D’autres pays, comme le Danemark, la Norvège et l’Islande, ont quant à eux interrompu complètement l’injection de ce vaccin. Sur le continent africain, la République démocratique du Congo a décidé de reporter sa campagne de vaccination, qui devait démarrer le 15 mars. Même décision en Asie, pour la Thaïlande puis l’Indonésie, par principe de précaution.

AstraZeneca réaffirme la sécurité de son vaccin
Dans son communiqué de presse publié le dimanche 14 mars, le groupe pharmaceutique confirme son « examen minutieux de toutes les données de sécurité disponibles concernant plus de 17 millions de personnes vaccinées dans l’Union européenne (UE) et au Royaume-Uni ».

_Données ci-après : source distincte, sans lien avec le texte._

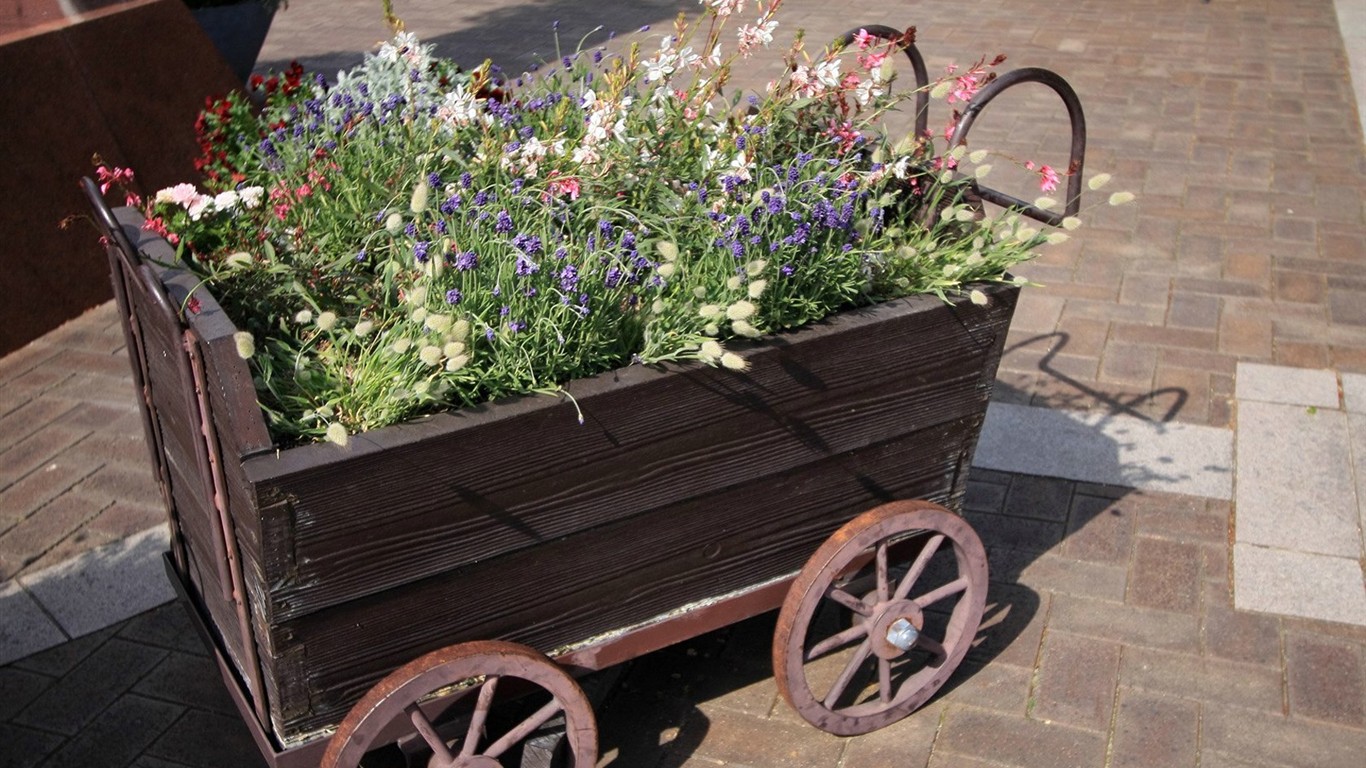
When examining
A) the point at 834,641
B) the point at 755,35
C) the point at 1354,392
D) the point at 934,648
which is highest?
the point at 755,35

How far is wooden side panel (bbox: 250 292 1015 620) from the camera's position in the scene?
6.31ft

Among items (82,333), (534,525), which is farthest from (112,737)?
(82,333)

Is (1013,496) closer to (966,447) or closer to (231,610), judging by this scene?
(966,447)

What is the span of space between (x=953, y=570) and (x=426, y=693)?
158 centimetres

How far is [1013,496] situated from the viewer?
140 inches

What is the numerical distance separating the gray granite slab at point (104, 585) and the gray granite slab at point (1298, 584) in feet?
8.74

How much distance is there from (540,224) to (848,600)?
3.08 feet

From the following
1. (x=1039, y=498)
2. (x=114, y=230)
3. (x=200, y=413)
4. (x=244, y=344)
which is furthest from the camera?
(x=1039, y=498)

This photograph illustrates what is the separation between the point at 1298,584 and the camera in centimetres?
323

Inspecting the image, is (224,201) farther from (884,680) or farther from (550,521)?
(884,680)

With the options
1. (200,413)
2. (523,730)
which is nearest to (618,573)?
(523,730)

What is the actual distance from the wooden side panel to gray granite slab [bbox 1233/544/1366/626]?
1126mm

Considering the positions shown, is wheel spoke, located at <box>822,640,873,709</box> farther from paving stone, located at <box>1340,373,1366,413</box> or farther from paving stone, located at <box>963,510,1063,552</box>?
paving stone, located at <box>1340,373,1366,413</box>

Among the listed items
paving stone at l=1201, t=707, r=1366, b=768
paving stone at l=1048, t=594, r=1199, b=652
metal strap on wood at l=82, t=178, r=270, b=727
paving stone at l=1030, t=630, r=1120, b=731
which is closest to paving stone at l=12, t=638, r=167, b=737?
metal strap on wood at l=82, t=178, r=270, b=727
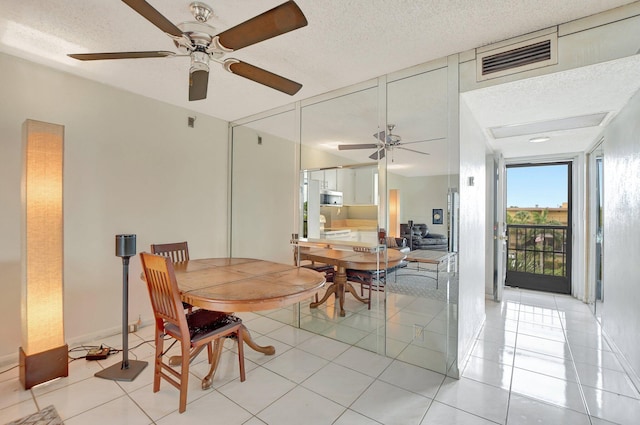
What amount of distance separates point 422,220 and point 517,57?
1389 mm

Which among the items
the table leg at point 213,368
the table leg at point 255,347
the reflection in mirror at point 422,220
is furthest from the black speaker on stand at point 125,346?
the reflection in mirror at point 422,220

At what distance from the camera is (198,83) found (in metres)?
1.91

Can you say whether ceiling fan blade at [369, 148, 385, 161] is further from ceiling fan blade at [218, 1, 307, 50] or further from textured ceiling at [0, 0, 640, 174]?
ceiling fan blade at [218, 1, 307, 50]

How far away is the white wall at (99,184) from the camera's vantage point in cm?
244

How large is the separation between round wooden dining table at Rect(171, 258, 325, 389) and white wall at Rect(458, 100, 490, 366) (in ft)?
4.28

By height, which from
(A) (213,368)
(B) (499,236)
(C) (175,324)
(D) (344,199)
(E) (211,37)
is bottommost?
(A) (213,368)

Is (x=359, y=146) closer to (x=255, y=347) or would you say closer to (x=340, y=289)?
(x=340, y=289)

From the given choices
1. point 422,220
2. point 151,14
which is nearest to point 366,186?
point 422,220

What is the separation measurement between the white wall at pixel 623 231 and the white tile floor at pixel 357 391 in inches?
12.3

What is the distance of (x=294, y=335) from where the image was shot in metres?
3.08

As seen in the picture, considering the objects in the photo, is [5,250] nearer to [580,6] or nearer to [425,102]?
[425,102]

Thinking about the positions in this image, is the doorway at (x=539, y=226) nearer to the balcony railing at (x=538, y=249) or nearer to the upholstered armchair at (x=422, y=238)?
the balcony railing at (x=538, y=249)

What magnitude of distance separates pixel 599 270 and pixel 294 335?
11.9 ft

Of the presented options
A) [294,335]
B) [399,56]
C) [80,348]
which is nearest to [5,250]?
[80,348]
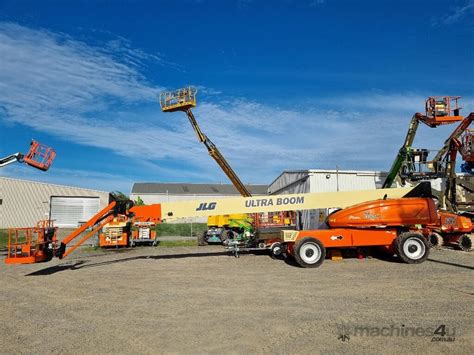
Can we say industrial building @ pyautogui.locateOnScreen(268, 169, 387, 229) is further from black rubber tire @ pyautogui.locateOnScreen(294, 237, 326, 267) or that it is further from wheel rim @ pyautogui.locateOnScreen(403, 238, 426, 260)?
black rubber tire @ pyautogui.locateOnScreen(294, 237, 326, 267)

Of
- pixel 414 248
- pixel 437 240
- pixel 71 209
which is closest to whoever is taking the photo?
pixel 414 248

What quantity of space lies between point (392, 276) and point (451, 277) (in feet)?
5.12

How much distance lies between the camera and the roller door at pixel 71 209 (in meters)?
43.4

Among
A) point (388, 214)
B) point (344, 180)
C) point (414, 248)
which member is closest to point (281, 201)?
point (388, 214)

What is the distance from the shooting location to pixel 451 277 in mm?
10625

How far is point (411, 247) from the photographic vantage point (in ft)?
43.8

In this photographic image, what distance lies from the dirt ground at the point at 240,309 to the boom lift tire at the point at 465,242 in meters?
3.97

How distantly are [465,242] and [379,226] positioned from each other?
6012 mm

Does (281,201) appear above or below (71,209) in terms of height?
below

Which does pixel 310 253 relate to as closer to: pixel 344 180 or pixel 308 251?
pixel 308 251

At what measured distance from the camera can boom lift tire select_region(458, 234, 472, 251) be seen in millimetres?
16688

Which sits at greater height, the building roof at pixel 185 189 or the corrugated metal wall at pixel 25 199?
the building roof at pixel 185 189

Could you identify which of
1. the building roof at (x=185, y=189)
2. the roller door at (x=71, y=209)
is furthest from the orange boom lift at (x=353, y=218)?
the building roof at (x=185, y=189)

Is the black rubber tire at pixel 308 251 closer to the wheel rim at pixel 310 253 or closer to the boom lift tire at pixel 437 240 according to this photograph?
the wheel rim at pixel 310 253
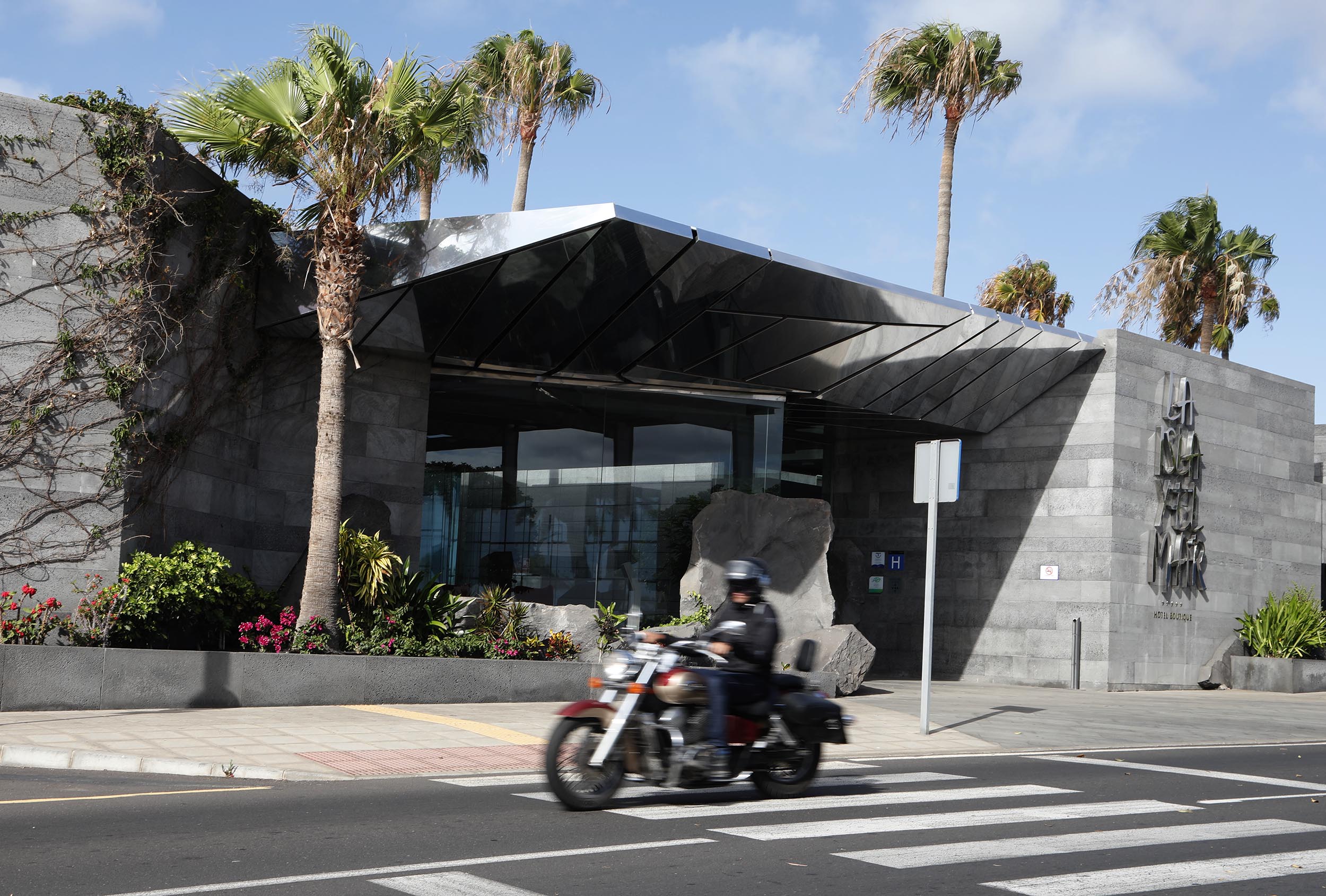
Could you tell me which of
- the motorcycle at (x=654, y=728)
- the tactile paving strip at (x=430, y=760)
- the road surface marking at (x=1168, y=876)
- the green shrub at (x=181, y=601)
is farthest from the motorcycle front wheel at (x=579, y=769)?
the green shrub at (x=181, y=601)

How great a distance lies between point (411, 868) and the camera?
6016 mm

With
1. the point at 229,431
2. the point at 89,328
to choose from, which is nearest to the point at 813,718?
the point at 89,328

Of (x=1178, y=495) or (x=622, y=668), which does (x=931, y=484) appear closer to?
(x=622, y=668)

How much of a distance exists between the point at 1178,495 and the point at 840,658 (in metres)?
9.47

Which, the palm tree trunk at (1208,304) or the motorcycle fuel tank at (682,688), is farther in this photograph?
the palm tree trunk at (1208,304)

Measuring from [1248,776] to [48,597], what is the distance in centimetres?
1176

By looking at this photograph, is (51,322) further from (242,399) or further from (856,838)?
(856,838)

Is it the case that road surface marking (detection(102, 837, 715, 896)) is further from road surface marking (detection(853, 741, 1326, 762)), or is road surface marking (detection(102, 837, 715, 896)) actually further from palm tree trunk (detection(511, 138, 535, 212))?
palm tree trunk (detection(511, 138, 535, 212))

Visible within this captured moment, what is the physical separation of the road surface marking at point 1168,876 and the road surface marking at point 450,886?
2.31m

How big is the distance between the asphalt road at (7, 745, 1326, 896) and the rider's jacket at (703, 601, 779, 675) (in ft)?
3.06

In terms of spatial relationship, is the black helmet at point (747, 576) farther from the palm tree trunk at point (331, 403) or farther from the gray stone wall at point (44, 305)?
the gray stone wall at point (44, 305)

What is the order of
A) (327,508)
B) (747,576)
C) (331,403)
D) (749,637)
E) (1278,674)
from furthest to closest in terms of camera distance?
(1278,674)
(331,403)
(327,508)
(747,576)
(749,637)

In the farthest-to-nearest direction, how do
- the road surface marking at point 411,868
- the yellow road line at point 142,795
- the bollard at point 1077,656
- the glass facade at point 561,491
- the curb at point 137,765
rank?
the bollard at point 1077,656 → the glass facade at point 561,491 → the curb at point 137,765 → the yellow road line at point 142,795 → the road surface marking at point 411,868

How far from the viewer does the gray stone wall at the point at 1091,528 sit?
22.6 meters
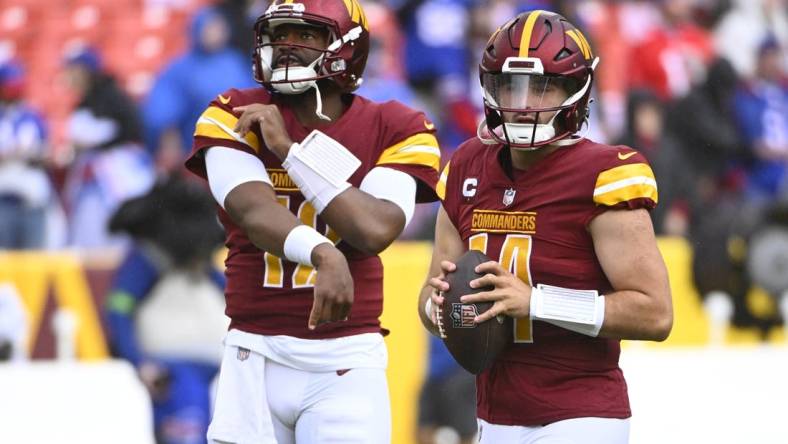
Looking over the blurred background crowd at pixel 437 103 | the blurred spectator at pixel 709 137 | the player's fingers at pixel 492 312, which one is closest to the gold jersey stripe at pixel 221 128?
the player's fingers at pixel 492 312

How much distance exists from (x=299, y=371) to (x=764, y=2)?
10.3 meters

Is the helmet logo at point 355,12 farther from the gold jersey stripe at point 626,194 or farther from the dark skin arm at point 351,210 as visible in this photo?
the gold jersey stripe at point 626,194

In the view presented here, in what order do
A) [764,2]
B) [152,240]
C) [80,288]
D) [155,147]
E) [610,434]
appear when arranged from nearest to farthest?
[610,434], [152,240], [80,288], [155,147], [764,2]

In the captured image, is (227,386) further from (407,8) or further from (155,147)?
(407,8)

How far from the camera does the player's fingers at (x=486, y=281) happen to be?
4.18 metres

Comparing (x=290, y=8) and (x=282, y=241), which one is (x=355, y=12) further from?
(x=282, y=241)

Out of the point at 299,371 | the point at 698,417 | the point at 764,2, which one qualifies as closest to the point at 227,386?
the point at 299,371

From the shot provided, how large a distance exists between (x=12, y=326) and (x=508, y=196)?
4.69 metres

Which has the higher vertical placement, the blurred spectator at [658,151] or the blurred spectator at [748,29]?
the blurred spectator at [748,29]

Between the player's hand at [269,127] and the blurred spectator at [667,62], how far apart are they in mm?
7658

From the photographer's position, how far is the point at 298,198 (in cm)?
459

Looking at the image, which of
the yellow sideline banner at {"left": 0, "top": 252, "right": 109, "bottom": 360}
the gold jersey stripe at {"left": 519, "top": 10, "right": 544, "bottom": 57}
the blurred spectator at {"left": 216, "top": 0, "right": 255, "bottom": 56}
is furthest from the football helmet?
the blurred spectator at {"left": 216, "top": 0, "right": 255, "bottom": 56}

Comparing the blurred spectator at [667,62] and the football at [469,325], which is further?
the blurred spectator at [667,62]

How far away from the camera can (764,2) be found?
13.9 m
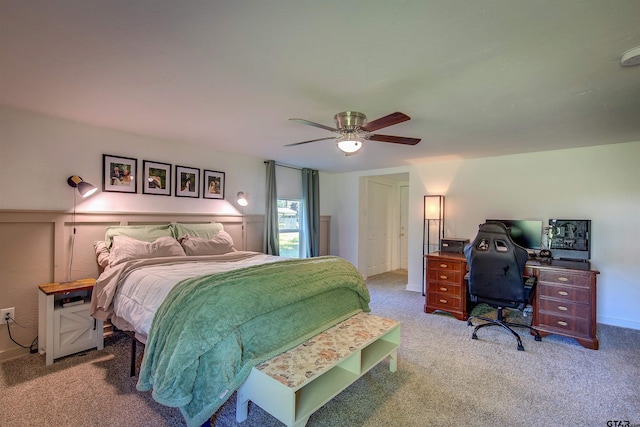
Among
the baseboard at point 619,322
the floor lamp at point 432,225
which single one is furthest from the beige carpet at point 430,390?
the floor lamp at point 432,225

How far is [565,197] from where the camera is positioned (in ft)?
13.0

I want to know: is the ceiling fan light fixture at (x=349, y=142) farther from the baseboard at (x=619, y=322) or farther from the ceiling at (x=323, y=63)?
the baseboard at (x=619, y=322)

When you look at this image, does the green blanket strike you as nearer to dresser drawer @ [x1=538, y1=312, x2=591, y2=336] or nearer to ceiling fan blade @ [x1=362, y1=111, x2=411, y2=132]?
ceiling fan blade @ [x1=362, y1=111, x2=411, y2=132]

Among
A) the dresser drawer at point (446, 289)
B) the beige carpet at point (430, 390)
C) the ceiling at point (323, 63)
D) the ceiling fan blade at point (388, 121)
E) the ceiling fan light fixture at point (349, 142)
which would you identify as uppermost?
the ceiling at point (323, 63)

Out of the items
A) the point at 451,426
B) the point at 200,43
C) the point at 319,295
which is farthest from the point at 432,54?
the point at 451,426

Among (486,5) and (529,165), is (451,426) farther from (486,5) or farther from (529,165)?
(529,165)

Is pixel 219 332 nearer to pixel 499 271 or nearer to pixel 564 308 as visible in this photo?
pixel 499 271

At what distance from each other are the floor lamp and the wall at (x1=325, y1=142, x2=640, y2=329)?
107 millimetres

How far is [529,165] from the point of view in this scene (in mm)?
4211

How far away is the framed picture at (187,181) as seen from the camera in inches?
153

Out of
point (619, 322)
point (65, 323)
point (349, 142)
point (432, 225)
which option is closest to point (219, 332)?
point (349, 142)

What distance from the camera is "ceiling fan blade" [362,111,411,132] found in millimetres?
2123

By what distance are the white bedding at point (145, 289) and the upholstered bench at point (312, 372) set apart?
894mm

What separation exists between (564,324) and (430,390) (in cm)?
196
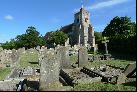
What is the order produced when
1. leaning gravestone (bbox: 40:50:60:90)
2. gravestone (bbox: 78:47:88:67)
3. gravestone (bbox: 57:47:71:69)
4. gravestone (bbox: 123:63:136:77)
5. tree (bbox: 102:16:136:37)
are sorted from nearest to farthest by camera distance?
1. leaning gravestone (bbox: 40:50:60:90)
2. gravestone (bbox: 123:63:136:77)
3. gravestone (bbox: 57:47:71:69)
4. gravestone (bbox: 78:47:88:67)
5. tree (bbox: 102:16:136:37)

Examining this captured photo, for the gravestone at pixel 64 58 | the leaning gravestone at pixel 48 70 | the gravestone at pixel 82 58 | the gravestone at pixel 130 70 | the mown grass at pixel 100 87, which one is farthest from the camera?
the gravestone at pixel 82 58

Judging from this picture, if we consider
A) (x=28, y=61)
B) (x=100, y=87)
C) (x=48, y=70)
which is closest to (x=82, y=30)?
(x=28, y=61)

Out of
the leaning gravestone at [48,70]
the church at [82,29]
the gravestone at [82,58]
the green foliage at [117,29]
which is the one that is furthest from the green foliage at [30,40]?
the leaning gravestone at [48,70]

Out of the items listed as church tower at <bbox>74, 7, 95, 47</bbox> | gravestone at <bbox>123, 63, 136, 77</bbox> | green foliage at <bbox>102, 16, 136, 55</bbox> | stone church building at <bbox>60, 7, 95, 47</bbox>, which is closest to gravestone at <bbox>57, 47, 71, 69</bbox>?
gravestone at <bbox>123, 63, 136, 77</bbox>

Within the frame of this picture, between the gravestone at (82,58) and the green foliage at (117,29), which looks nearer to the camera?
the gravestone at (82,58)

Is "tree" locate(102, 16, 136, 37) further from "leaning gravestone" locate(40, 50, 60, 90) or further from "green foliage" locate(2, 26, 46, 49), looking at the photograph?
"leaning gravestone" locate(40, 50, 60, 90)

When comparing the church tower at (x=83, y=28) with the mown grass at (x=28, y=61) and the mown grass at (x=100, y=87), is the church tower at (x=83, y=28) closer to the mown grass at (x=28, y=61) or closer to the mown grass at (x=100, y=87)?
the mown grass at (x=28, y=61)

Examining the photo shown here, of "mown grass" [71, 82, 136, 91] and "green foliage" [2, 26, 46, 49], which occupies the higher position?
"green foliage" [2, 26, 46, 49]

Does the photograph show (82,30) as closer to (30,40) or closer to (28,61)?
(30,40)

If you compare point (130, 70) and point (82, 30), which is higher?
point (82, 30)

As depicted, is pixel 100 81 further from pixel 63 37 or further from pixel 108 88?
pixel 63 37

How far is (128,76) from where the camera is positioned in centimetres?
1332

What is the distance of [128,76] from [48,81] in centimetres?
406

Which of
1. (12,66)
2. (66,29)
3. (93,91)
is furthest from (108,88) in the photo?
(66,29)
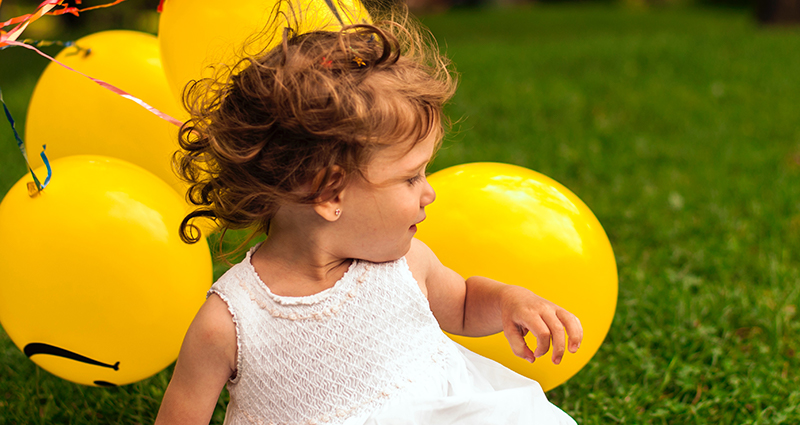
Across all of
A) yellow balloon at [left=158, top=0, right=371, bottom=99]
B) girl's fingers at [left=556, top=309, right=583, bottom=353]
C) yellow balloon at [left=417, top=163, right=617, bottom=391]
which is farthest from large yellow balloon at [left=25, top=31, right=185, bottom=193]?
girl's fingers at [left=556, top=309, right=583, bottom=353]

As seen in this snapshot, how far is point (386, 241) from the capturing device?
1344 mm

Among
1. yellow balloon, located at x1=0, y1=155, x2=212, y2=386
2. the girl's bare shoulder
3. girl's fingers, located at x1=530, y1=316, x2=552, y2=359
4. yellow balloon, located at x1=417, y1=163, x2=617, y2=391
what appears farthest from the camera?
yellow balloon, located at x1=417, y1=163, x2=617, y2=391

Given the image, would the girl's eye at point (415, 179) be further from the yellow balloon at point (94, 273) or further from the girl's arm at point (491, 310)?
the yellow balloon at point (94, 273)

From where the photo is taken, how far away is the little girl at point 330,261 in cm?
126

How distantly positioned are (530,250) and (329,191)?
71cm

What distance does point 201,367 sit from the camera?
129cm

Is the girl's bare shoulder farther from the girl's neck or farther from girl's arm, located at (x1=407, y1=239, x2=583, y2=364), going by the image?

AstraZenaca assure qu’il n’y a « aucune preuve d’une augmentation du risque d’embolie pulmonaire, de thrombose veineuse profonde (TVP) ou de thrombocytopénie, dans aucun groupe d’âge, sexe, lot ou pays particulier ».

L’industriel mentionne quinze cas de TVP et vingt-eux cas d’embolies pulmonaires signalés parmi les personnes ayant reçu le vaccin. Pour l’entreprise AstraZeneca, « ces chiffres sont bien inférieurs à ceux que l’on s’attendrait à observer naturellement dans une population générale de cette taille et sont similaires à ceux des autres vaccins Covid-19 homologués ». Et l’entreprise d’ajouter, « lors des essais cliniques, si le nombre d’événements thromboemboliques était faible, ceux-ci étaient encore plus bas dans le groupe vacciné ».

De son côté, l’Agence européenne du médicament (AEM) a recensé au 10 mars trente cas de thrombose parmi cinq millions de personnes ayant reçu le vaccin AstraZeneca dans l’espace économique européen. L’agence poursuit son investigation, avec l’aide de « l’entreprise, des experts spécialisés sur des troubles sanguins, et les autorités sanitaires nationales, dont l’agence britannique Medicines and Healthcare products Regulatory Agency, forte de son expérience basée sur 11 millions de doses administrées ».

En attendant les résultats de son enquête, l’AEM maintient que « les avantages du vaccin AstraZeneca dans la prévention du Covid-19, avec son risque associé d’hospitalisation et de décès, l’emportent sur les risques d’effets secondaires ».

Pour l’heure, aucun cas de décès n’a été recensé en France, d’après l’Agence nationale de sécurité du médicament, qui recommande aux personnes vaccinées de consulter leur médecin généraliste en cas de symptômes signalant un effet indésirable.

Ces derniers ont la possibilité de vacciner avec l’AstraZeneca depuis le 25 février dernier seulement. Puis les commandes ont été suspendues en raison du petit nombre de doses livrés par le laboratoire anglo-suédois. La direction générale de la santé venait tout juste d’annoncer une campagne de commande d’un seul flacon de dix doses pour « au maximum 30 000 médecins ».